» **PAGE TEXT**:
Chip stocks have had a strong year despite the Covid-19 pandemic. Analysts at Mizuho Securities think there are more gains to come, powered by growth in next generation smartphone technology, a return to strength among auto makers, and an improving global economy.
The PHLX Semiconductor index has gained nearly 50% in 2020, vastly outperforming the S&P 500 and other indexes, but next year is still ripe with opportunity, Mizuho chip analyst Vijay Rakesh wrote in a client note Monday. Based on historical trends that Rakesh compiled, chip stocks have outperformed gross domestic product growth in every year over the last 20 that wasn’t subject to an economic downturn.
In a typical year, the PHLX outperforms global GPD growth by 21 percentage points, while revenue of companies in the index beat global output by 10 percentage points.
Beyond a recovering global economy, the Mizuho team predicts that the automotive industry will grow roughly 14% in 2021, after a sharp decline amid the coronavirus pandemic, coupled with factory shutdowns. Companies that make chips for autos stand to benefit because more vehicles use driver assistance systems and are electric. Both technologies require more chips per vehicle.
Auto chip makers are also likely to get a boost from the Biden administration’s proposed energy and climate policy, which includes adding 500,000 charging stations for electric vehicles. More charging stations could mean more people willing to buy electric cars.

» **ABOUT THIS TASK**:
Reproduce the passage of the chip stock article from "Chip stocks have had" up to and including "improving global economy.".

(Stored data)
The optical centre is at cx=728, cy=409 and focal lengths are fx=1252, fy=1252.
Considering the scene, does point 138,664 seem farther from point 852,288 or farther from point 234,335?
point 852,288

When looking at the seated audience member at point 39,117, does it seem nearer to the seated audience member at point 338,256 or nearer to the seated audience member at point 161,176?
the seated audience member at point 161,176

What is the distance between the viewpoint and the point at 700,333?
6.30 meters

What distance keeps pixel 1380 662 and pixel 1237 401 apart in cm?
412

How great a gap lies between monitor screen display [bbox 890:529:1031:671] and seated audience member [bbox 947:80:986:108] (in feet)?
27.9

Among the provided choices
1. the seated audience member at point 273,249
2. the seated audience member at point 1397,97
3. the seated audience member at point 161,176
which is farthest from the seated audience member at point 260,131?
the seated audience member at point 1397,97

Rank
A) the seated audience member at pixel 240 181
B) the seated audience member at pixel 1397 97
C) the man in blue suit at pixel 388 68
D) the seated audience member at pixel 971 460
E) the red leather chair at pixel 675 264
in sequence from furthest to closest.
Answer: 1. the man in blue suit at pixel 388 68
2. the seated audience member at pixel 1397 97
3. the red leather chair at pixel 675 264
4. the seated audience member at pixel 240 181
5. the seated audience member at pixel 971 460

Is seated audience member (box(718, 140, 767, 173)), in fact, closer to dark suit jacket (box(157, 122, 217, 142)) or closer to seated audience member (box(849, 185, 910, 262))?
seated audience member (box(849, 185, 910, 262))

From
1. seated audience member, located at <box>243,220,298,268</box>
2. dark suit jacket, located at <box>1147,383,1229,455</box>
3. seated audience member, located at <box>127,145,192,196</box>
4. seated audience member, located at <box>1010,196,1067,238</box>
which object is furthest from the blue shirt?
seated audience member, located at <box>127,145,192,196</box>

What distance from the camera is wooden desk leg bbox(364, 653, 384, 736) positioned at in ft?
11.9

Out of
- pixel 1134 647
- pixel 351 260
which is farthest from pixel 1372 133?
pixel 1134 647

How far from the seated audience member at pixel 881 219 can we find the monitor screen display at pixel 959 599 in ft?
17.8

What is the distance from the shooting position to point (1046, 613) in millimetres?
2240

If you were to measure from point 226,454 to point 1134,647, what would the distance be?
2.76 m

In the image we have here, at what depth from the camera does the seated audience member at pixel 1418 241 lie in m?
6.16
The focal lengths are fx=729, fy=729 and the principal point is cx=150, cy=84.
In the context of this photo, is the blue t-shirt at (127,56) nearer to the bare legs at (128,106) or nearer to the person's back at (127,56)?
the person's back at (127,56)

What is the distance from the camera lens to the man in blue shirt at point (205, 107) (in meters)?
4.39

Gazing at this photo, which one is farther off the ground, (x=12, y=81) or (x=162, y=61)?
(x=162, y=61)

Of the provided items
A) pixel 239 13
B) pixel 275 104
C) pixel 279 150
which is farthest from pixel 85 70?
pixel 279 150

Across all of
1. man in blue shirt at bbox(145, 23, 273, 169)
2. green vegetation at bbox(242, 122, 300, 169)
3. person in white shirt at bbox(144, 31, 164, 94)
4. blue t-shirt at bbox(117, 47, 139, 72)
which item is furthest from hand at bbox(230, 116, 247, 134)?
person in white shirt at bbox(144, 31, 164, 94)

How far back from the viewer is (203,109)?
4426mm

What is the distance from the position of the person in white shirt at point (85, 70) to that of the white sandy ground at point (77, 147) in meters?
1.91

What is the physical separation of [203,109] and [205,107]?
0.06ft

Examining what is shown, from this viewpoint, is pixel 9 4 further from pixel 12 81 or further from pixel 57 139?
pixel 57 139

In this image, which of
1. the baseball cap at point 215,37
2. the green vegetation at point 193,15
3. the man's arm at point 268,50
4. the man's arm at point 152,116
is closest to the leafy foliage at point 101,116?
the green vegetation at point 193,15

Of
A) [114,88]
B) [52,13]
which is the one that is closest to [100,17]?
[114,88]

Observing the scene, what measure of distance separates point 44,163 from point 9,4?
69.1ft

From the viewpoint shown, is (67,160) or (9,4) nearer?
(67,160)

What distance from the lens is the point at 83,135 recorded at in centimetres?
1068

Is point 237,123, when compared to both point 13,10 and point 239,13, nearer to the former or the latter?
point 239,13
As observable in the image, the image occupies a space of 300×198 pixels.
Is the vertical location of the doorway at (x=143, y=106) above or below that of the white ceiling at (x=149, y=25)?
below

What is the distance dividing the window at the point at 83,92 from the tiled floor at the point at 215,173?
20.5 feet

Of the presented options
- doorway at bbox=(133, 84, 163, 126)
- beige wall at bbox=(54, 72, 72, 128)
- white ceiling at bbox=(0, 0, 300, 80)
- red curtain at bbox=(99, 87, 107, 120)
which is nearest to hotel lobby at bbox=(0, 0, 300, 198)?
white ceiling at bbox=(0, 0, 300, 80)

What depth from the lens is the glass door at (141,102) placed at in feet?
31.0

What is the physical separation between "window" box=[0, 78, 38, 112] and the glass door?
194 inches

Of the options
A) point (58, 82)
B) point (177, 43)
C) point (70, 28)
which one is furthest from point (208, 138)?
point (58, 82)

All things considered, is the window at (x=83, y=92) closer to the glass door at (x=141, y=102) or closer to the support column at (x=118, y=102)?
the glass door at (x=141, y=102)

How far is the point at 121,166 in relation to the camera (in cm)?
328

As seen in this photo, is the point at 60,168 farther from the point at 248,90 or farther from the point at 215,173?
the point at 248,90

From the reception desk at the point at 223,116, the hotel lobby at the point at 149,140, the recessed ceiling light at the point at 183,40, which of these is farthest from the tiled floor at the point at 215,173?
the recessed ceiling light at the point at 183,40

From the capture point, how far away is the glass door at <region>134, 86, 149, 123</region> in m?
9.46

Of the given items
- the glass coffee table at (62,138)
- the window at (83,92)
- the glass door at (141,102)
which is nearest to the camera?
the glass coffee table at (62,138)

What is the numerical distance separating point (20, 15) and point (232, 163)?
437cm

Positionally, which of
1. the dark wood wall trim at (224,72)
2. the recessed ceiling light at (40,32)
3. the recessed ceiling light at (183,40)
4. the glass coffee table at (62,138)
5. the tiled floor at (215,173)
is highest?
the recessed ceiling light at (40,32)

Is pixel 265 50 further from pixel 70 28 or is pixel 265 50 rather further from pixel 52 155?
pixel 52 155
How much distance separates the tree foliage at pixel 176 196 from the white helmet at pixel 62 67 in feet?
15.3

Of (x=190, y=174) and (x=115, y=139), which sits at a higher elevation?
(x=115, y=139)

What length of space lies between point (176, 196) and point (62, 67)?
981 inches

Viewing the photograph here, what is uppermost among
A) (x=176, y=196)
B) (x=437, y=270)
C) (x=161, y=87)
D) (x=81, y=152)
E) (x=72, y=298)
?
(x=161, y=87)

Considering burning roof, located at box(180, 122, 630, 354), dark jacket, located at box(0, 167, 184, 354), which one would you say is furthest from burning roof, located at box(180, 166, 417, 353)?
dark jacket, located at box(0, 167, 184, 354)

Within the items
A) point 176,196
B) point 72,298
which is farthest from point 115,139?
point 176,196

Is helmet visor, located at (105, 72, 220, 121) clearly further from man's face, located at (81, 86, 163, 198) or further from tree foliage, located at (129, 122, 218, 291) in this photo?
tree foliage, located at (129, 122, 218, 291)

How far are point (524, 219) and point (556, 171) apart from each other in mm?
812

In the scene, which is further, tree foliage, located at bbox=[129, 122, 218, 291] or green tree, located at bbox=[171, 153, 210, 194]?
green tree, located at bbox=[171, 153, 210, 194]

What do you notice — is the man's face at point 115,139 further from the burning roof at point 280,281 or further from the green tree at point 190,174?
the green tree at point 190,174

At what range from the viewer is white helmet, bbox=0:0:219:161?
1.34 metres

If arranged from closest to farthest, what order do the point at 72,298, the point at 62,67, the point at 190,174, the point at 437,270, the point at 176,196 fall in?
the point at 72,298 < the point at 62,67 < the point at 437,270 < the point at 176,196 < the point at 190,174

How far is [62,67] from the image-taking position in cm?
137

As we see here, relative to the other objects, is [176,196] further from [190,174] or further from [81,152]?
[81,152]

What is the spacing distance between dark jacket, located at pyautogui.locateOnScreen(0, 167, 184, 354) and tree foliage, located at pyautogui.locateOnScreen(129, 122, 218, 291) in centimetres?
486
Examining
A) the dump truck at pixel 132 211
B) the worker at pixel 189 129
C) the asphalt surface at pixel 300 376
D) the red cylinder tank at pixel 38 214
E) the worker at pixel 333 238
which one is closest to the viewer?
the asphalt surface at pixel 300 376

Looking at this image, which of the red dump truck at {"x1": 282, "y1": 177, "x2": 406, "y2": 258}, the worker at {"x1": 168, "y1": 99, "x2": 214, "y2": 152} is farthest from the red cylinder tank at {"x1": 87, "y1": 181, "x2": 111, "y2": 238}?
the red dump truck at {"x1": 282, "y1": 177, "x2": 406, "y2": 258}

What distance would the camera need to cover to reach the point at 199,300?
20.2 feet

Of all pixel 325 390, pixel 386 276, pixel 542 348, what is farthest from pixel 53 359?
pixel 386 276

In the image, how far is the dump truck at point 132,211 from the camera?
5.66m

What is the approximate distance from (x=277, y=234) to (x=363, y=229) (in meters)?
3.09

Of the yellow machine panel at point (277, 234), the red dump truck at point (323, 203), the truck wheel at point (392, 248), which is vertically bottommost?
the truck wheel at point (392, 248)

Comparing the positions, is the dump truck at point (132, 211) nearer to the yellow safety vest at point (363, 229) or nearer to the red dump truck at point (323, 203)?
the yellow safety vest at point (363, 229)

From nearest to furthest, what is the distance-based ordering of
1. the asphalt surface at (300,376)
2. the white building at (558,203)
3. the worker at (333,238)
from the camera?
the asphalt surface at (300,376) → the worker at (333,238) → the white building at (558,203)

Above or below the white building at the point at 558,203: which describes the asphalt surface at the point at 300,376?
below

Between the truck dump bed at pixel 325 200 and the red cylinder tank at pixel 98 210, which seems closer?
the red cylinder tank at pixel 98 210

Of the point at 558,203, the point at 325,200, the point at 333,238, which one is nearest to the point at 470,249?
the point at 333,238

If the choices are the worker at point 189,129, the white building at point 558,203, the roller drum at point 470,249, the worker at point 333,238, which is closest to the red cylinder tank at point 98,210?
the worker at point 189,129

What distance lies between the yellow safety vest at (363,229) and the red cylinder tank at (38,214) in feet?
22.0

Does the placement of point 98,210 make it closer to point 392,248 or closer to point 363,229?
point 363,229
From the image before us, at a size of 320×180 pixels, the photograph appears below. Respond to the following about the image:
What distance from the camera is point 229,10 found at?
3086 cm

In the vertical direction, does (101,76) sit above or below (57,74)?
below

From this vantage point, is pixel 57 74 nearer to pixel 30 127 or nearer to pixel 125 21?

» **PROBLEM SOLUTION**:
Chip stocks have had a strong year despite the Covid-19 pandemic. Analysts at Mizuho Securities think there are more gains to come, powered by growth in next generation smartphone technology, a return to strength among auto makers, and an improving global economy.